The Diehl Dürer Collection – A gift to the City of Nuremberg

Albrecht Dürer: Erasmus of Rotterdam. Copper engraving, 1526.

"Deep blacks" – "clean" – "sharp" – "high-contrast" – these and similar terms tend to be used in describing the condition of outstandingly fine prints. And if the copper engravings and woodcuts are half a millennium old – as they are in the case of Albrecht Dürer (1471–1528) – those characteristics of course take on even greater value. Another criterion for such unique works is their untouched original condition – without repairs, retouching or cleaning. All these superlatives apply to one of the most important art donations that the City of Nuremberg has ever been privileged to receive.

The gift includes a total of 106 copper engravings and etchings and 37 woodcuts by the Nuremberg master. Especially in the near-complete set of copper engravings, the collection boasts examples of the full range of his work in graphics between 1495 and 1526. This is especially important for an artist like Dürer, whose preferred mode of expression was the line, especially as manifested in copper engravings. And this importance grows even further when we recall that over the centuries, the former Imperial City has lost virtually every one of Dürer's paintings that once belonged to it. All that remains in his native town are the two portraits of emperors, now on loan and on exhibit at the Germanisches Nationalmuseum, which is also home to a large portion of the city's Dürer graphics.

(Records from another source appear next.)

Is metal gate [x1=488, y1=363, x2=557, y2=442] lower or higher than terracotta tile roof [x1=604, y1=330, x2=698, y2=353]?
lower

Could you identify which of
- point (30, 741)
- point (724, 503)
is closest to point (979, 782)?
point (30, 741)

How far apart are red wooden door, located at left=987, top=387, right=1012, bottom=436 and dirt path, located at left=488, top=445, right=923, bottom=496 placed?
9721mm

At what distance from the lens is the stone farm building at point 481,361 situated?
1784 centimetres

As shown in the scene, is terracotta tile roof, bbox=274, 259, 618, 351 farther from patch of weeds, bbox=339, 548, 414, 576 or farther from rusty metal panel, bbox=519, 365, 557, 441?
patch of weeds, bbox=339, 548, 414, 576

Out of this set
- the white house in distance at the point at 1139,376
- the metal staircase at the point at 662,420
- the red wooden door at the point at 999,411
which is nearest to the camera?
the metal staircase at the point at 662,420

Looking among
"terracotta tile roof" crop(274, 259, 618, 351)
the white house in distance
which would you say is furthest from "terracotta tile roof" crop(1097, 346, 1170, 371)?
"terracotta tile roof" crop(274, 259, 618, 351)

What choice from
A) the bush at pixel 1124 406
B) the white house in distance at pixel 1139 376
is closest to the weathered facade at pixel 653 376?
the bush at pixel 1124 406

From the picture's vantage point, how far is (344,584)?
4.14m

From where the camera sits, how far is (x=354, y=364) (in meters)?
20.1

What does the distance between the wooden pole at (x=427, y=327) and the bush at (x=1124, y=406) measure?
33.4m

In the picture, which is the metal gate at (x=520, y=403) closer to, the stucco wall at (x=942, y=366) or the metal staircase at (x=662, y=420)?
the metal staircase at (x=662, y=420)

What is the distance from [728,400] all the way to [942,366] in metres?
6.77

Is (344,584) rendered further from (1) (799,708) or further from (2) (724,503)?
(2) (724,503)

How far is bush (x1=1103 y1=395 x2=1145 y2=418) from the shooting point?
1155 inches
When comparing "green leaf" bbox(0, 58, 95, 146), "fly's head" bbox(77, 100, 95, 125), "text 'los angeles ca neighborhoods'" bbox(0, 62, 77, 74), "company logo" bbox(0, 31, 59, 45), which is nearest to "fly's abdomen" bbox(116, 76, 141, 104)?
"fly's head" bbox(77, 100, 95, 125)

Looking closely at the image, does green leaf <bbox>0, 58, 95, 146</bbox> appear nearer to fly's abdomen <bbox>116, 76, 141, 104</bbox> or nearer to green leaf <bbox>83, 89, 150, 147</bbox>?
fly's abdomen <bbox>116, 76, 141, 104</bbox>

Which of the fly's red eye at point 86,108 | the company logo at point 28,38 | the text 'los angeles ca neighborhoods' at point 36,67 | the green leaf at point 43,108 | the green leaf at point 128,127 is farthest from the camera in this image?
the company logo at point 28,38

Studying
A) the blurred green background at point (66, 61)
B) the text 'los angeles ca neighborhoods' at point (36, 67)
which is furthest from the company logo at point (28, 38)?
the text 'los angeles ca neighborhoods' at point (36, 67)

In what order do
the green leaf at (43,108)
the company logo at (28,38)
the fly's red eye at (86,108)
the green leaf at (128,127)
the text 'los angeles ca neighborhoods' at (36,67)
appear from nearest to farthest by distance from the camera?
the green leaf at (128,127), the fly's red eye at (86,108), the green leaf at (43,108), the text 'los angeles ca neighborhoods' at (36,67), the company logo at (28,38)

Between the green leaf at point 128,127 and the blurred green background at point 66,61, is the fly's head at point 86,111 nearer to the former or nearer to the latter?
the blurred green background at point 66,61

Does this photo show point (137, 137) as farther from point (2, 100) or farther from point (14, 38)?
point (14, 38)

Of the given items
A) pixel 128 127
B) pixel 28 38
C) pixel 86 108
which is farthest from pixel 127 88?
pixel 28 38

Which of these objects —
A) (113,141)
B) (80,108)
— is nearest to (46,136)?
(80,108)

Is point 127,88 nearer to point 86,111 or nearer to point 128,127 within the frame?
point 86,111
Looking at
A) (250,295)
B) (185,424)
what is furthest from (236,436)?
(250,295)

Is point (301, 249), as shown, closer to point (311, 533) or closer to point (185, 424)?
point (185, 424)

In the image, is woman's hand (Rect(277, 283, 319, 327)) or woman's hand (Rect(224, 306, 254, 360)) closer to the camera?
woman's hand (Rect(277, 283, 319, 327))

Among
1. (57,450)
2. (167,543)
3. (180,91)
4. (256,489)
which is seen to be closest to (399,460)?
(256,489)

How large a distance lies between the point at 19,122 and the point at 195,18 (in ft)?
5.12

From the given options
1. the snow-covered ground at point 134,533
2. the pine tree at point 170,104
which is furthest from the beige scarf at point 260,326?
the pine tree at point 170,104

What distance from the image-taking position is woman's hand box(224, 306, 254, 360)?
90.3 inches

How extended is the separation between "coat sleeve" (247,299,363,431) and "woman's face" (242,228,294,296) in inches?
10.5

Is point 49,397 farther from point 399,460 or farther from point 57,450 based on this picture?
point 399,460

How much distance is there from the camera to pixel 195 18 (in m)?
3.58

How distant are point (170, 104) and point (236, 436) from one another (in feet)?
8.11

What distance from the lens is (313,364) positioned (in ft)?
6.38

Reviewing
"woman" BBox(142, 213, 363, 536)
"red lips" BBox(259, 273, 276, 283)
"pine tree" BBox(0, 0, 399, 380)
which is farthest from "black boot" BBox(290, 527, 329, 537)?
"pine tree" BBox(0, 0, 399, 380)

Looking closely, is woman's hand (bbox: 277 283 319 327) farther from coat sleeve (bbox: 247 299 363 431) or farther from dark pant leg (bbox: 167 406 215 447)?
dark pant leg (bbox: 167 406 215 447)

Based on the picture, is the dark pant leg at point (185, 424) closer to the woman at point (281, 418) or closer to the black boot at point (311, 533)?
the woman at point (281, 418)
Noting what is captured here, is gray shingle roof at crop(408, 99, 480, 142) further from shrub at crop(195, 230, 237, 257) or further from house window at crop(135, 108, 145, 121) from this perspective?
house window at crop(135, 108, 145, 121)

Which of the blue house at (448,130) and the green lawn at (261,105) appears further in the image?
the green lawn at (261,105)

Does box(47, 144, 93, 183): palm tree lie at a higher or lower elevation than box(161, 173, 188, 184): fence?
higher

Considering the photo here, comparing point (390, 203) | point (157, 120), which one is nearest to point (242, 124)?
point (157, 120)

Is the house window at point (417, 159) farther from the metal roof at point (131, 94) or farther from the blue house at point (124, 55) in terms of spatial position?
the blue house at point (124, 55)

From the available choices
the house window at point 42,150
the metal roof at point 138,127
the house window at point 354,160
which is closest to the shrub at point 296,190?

Gathering this splendid collection was the hobby of Nuremberg industrialist and honorary citizen Karl Diehl (1907–2008), who began collecting in the 1960s. In addition to the greatest possible completeness, especially in copper engravings, he was particularly interested in finding early, undamaged prints taken from the still-pristine plate. His collecting was guided most of all by the internationally famed Kistner art dealers in Nuremberg. The process involved a certain degree of fluctuation, because on a number of occasions he was able to replace fine pieces with even finer ones, often from other famous collections. In this way he accrued a portfolio of Dürer's works whose quality can stand comparison with the world's great museums.

At the request of Diehl's heirs, the fruits of his passion for collection were made accessible to the public in April 2016.

A first exhibition was opened by King Willem Alexander and Queen Máxima of the Netherlands on April 14, 2016, and kept selected works on view until August of that year.

A noble background

Much of the Diehl Collection comes from the former holdings of the Dukes of Arenberg, who had been established in the Rhineland and what is now Belgium since the high Middle Ages. The earldom of these loyalists to the Habsburg imperial family was raised to a duchy in 1644. At the Palais d'Arenberg in Brussels, it was especially Duke Engelbert Maria (1872–1949) who gained repute as a graphics collector. A first great sale of drawings, copper engravings and woodcuts took place back in 1902. Further sales of art followed the German defeat in World War I, when the family lost all its property in Belgium. Since that time, the family's holdings have been concentrated in Westphalia. After the last war, especially in 1955, another group of very fine Dürer graphics from the ducal holdings came onto the market.

Other historic collections from which Karl Diehl acquired prints by his Nuremberg compatriot were those of Paris artist-collector Pierre-Jean Mariette (1694–1774); Aachen doctor and politician August Sträter (1810–1897); Zurich banker and significant economist Felix Somary (1881–1956); and American collector and art patron Lessing J. Rosenwald (1891–1979). Further pieces come from the former holdings of the Dukes of Devonshire and the Earls of Northwick.

Questions of quality

Besides an illustrious provenance, the criteria for the quality of a printed work include

  • an early, uniform "pull" from the copper plate or wood block – i.e., the print was taken before the plate or block had suffered mechanical damage or typical wear.
  • a complete border line – meaning one without interruptions – or a clearly recognizable impression of the edge of the print plate or block.
  • a good state of preservation, as free as possible from later additions, retouching, or especially cleaning ("washing").
  • a watermark, clearly recognizable in backlighting – a way for paper manufacturers to identify their "branded product" before it was processed further.

The Dürer prints in the Diehl Collection satisfy a great many of these criteria, and in some cases all of them.